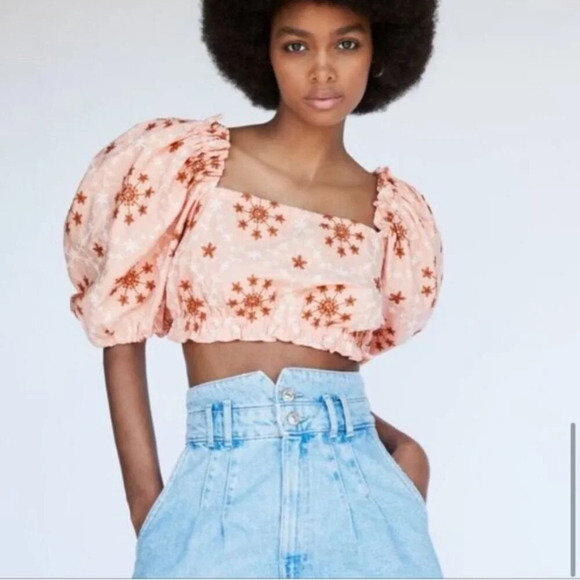 Zara Embroidered Voluminous Puff Sleeve Cropped Top - Picture 1 of 12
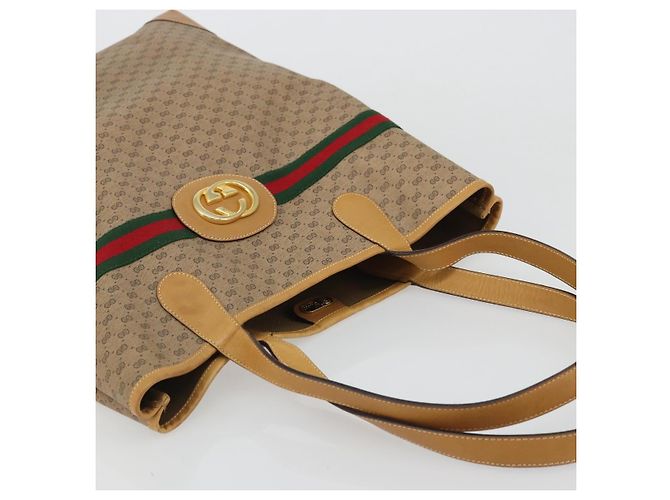 Borsa Sherry Line in PVC Beige Micro GG Supreme Web di GUCCI 002 904 0131 Auth 175744 D'oro - vista 6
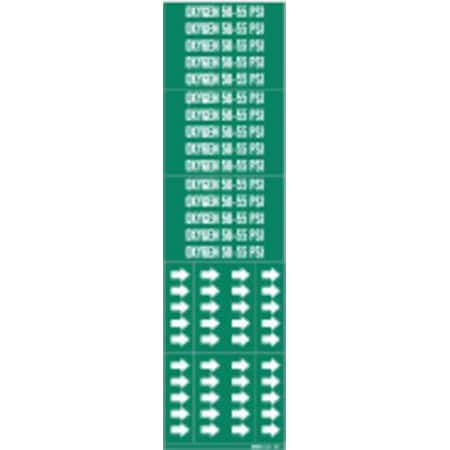 Pipe Marker, Oxygen 50 to 55 psi, to3/4 In MPN:86328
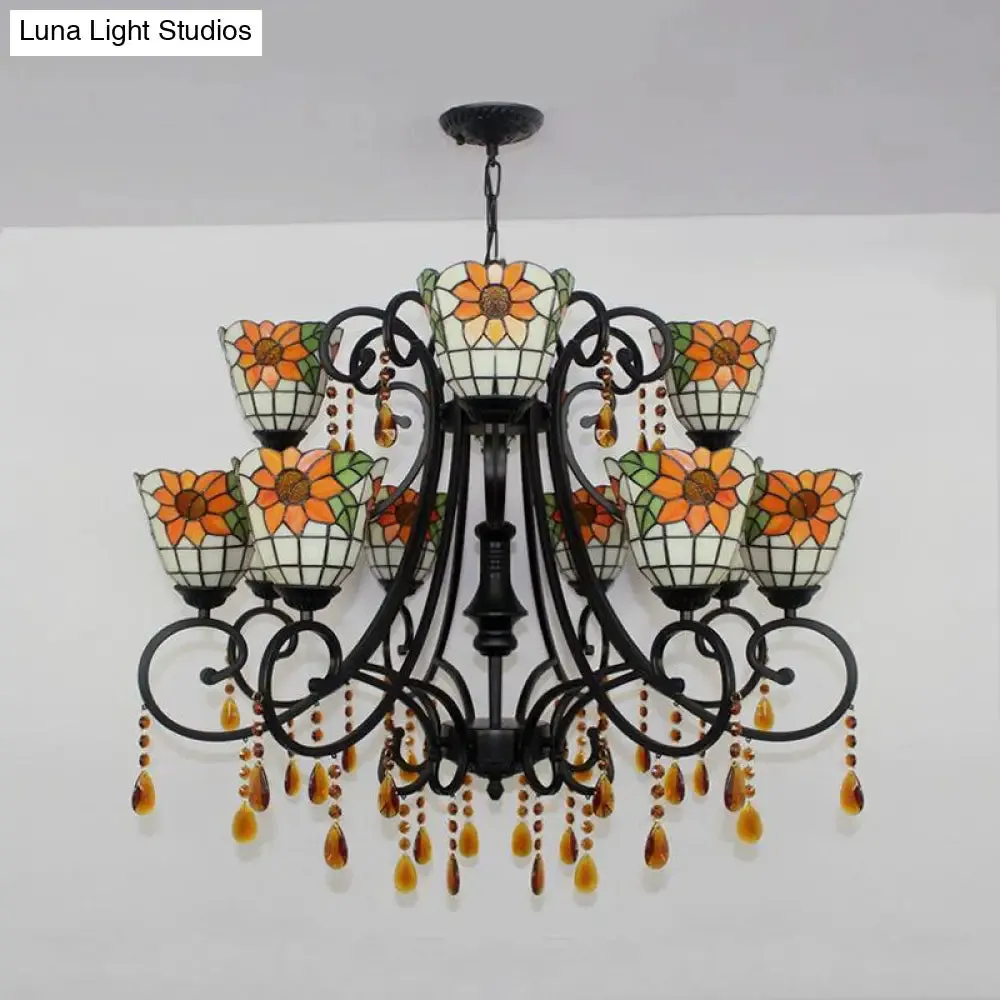 Lodge Bowl Chandelier: Stained Glass Inverted Chandelier with 11 Lights and Crystal in Orange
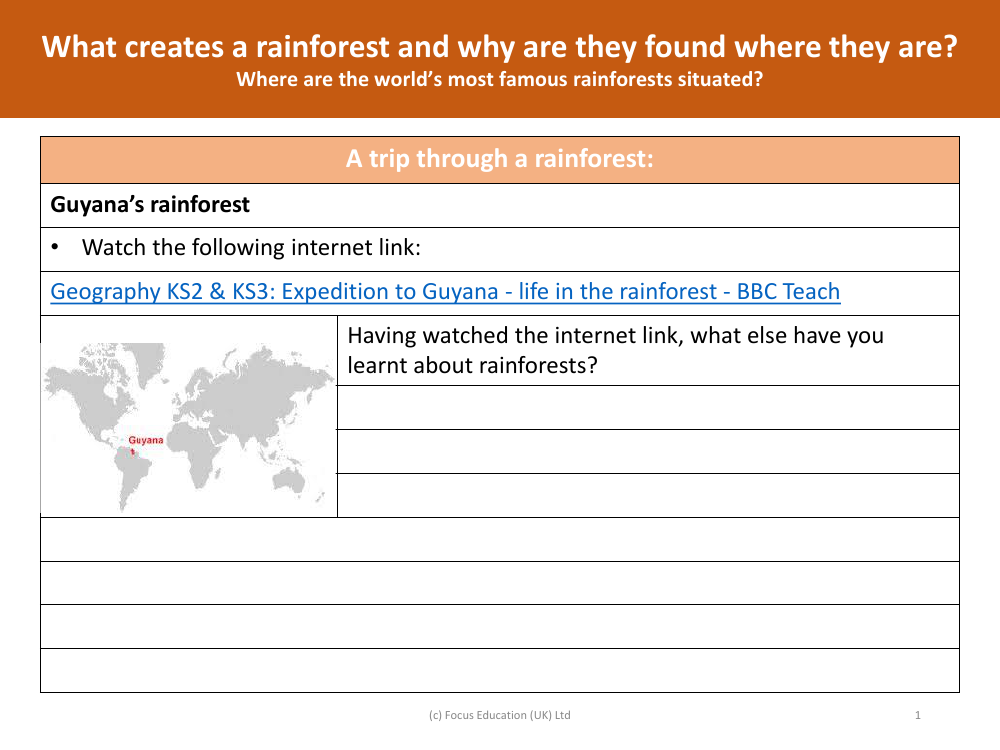 Guyana's rainforest - Notes sheet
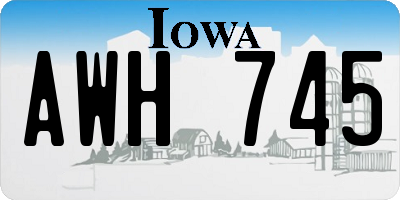 IA license plate AWH745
------------
- What to produce
Transcribe all six records above word for word, one per line, and leave out the pictures.

- Completed exercise
 Zara Embroidered Voluminous Puff Sleeve Cropped Top - Picture 1 of 12
 Borsa Sherry Line in PVC Beige Micro GG Supreme Web di GUCCI 002 904 0131 Auth 175744 D'oro - vista 6
 Pipe Marker, Oxygen 50 to 55 psi, to3/4 In MPN:86328
 Lodge Bowl Chandelier: Stained Glass Inverted Chandelier with 11 Lights and Crystal in Orange
 Guyana's rainforest - Notes sheet
 IA license plate AWH745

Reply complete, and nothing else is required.